TEXT BLOCK:

========

IfraExpo 2006: Interview with Bob Brown, CEO of Goss International, related to IfraExpo 2006
CEO Goss International
IfraExpo Gazette: What aspects do decision makers attach special importance to when they need to reinvest in production equipment? Have the requirements of the users changed in the past few years?
Bob Brown: The general requirements have not changed that much, but they have intensified in importance along with the increasing competition among media for add revenue and consumer attention. Everyone is striving to maximize quality and color capacity while minimizing waste, operator effort and production time.
We are seeing an increasing effort to target newspapers through versioned runs and selective inserting of content. We have also seen an increasing demand for versatility to increase utilization and maximize return on investment. A lot of the interest in our Flexible Printing System press has been based on the versatility to run multiple types of products on one press and the potential to adapt to future format changes.
Gazette: Will Goss announce or present new products, concepts or other news at the show? (Publication not before 10 October!) What is your main focus at this year’s exhibition? What are your expectations for IfraExpo in Amsterdam?
B. Brown: We will emphasize the momentum we are gaining in the market through innovative technology, proven execution and fulfillment of our commitments. We have had a steadily growing volume of orders and installations in recent months around the world and across our entire product range. We are excited about discussing the unique capabilities that led these customers to choose Goss International.
I think the industry recognizes Goss International as the technology leader with an expansive product range and a worldwide infrastructure. Our aim at the Ifra Expo is to expand our dialogue with publishers about how these qualities can enhance their production capabilities and business opportunities.

========

EXTRACTED ENTRIES:
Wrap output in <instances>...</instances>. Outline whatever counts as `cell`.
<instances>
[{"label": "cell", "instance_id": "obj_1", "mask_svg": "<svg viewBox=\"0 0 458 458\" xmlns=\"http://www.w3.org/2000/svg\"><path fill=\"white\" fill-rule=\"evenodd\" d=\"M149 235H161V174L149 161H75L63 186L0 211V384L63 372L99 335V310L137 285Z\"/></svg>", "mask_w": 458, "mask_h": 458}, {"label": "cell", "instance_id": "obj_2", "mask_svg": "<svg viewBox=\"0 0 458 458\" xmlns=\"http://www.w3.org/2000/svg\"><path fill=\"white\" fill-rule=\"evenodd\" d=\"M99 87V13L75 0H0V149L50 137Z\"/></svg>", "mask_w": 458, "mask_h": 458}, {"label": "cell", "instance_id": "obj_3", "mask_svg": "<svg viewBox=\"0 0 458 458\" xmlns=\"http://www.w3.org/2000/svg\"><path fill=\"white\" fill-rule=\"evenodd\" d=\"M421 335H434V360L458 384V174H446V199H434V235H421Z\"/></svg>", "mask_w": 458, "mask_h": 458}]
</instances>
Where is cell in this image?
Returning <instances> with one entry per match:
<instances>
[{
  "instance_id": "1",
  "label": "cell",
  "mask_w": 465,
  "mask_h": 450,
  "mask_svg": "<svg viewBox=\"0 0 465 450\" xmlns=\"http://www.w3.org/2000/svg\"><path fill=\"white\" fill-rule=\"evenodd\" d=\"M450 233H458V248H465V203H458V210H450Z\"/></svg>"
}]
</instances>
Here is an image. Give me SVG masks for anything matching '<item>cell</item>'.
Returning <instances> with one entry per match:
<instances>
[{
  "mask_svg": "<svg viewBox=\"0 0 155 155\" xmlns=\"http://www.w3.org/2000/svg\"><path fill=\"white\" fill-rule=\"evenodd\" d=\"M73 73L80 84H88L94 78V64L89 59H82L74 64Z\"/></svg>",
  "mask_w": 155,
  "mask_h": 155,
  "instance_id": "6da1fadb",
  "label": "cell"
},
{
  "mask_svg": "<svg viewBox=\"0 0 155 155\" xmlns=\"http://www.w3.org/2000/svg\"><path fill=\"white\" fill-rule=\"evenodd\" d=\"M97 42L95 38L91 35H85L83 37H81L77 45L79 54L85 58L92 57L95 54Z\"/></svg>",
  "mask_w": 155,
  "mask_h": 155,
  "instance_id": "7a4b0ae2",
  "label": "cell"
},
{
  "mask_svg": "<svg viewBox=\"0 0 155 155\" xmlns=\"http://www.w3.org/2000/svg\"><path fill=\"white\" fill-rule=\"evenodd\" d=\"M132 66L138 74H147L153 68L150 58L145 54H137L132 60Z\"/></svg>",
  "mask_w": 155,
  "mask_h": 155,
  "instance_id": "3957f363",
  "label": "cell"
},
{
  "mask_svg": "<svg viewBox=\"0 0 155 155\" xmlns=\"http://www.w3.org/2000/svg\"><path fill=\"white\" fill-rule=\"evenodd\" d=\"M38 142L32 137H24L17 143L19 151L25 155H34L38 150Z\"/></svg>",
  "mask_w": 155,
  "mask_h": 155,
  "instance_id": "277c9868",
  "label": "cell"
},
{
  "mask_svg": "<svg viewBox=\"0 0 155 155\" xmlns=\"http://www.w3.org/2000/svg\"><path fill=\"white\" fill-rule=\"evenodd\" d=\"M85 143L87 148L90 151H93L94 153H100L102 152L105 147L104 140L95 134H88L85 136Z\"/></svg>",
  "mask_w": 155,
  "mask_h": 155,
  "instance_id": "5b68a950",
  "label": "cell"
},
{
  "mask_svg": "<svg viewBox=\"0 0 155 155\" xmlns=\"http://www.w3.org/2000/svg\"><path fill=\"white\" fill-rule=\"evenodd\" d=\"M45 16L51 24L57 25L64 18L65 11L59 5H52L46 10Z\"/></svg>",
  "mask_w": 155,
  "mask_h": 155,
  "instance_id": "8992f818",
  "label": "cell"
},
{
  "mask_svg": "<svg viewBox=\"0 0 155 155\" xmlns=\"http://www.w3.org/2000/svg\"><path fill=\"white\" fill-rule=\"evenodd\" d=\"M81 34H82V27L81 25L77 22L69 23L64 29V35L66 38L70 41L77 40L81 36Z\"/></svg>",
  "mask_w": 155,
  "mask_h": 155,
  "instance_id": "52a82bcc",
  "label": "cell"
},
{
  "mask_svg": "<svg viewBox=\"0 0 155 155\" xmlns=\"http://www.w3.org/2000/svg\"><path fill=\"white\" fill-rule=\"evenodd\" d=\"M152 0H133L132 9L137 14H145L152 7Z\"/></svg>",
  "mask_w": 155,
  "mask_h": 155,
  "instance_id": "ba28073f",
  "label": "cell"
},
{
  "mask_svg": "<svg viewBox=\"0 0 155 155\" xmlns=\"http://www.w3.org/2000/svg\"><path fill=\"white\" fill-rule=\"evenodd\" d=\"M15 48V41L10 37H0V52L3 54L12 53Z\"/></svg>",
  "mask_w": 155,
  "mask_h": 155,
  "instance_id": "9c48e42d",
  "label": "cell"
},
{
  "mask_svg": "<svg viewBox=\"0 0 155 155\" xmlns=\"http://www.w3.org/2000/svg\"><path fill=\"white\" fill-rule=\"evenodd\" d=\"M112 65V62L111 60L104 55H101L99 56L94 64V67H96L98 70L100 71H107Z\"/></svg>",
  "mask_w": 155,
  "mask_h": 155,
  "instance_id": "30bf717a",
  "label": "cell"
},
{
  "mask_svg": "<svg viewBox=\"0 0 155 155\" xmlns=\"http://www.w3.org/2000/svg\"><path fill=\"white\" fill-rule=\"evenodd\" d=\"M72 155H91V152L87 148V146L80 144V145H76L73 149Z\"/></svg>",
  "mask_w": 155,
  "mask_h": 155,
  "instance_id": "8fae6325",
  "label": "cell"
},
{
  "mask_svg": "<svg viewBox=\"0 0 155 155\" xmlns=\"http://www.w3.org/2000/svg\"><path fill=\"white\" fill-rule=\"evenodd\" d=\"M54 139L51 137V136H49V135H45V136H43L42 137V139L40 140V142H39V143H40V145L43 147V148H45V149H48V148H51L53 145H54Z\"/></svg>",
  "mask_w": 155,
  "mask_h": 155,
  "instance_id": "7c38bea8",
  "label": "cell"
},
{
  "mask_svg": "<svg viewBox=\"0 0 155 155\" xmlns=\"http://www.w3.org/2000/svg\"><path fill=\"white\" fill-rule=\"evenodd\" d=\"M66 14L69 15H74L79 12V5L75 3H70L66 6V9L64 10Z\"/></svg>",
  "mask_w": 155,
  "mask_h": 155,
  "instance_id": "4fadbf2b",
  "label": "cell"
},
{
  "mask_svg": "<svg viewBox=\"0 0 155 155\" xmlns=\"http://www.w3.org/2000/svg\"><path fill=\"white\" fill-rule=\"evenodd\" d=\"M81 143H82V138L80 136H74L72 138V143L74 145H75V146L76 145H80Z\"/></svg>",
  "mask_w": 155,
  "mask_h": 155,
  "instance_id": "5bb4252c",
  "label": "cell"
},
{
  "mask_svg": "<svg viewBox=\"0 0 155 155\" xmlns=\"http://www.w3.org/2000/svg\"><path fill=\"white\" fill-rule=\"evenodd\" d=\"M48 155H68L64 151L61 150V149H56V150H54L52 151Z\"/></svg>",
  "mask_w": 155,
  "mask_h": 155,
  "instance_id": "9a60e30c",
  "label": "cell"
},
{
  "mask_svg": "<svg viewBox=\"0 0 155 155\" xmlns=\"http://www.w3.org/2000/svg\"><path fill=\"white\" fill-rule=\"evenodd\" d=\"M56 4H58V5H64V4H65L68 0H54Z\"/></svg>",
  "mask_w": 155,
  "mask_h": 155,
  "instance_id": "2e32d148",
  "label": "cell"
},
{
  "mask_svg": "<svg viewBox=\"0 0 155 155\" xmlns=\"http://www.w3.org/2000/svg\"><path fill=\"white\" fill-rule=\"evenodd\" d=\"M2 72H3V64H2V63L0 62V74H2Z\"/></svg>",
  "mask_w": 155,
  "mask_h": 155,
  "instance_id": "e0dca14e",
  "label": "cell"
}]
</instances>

========

WORK REQUEST A: Retype the portion of the Goss International interview starting with "IfraExpo 2006: Interview" and going on through "and production time.", keeping every word and punctuation mark unchanged.
WORK REQUEST B: Extend the Goss International interview past its final sentence, adding what comes next in the same style.

RESPONSE BOX A:
IfraExpo 2006: Interview with Bob Brown, CEO of Goss International, related to IfraExpo 2006
CEO Goss International
IfraExpo Gazette: What aspects do decision makers attach special importance to when they need to reinvest in production equipment? Have the requirements of the users changed in the past few years?
Bob Brown: The general requirements have not changed that much, but they have intensified in importance along with the increasing competition among media for add revenue and consumer attention. Everyone is striving to maximize quality and color capacity while minimizing waste, operator effort and production time.

RESPONSE BOX B:
Gazette: Nearly two years ago, the innovative Flexible Printing System (FPS) was presented to the public. What are the latest developments here?
B. Brown: The FPS press demonstrates our commitment to innovative technology and innovative ideas. We’re not just doing what every other supplier is doing. We’re looking more creatively at what publishers will need in the future.
Every concept behind the FPS press has now been proven in live operation, and there is strong interest throughout the world. Look for some announcements at this year’s Ifra Expo regarding the first installations.
Gazette: Is the market demanding for still higher press speeds?
B. Brown: Advertised press speeds always apply to specific configurations, cutoffs and folder specifications. Higher speeds are desirable in some applications, but in most markets, we find publishers are more focused on net throughput, efficiency, versatility and reliability.
Gazette: In the past years, many US newspapers tended to upgrade their existing presses instead of investing in new machines. Are there any indications of a reverse in this trend?
B. Brown: Trends are not really relevant, because these decisions have to be made by each publisher individually based on specific ROI and cost-of-ownership models and on specific business plans. New equipment is the best choice for many publishers, and upgrading remains the right choice for others.
This is why we emphasize the Lifetime Support concept. Offering such a comprehensive and integrated range of presses, mailroom equipment and aftermarket services puts us in the strongest position to serve the specific needs of any publisher.
Gazette: What are the current R&D priorities for your company? Are closed-loop control and computer-to-press among them?
B. Brown: There is still expansive potential for innovation to add more value and versatility to the newspaper production process.
In five to ten years, most new presses will have fully automatic plate distribution and changing capabilities, “lights-out” start-up with near-zero startup waste, closed-loop controls, and the flexibility to routinely change over automatically between production of newspapers, inserts and commercial work.
Computer to press is already technically feasible, but we don’t see it as preferable or economically viable in the near future. We can currently provide the automation and technology to change over an entire press in five or ten minutes. That’s far more appealing than the idea and the cost of having the equivalent of a CTP device on every couple in a dirtier pressroom environment, with the inability to serve each other as back-ups and the necessity of having the press idle while plates or cylinders are imaged.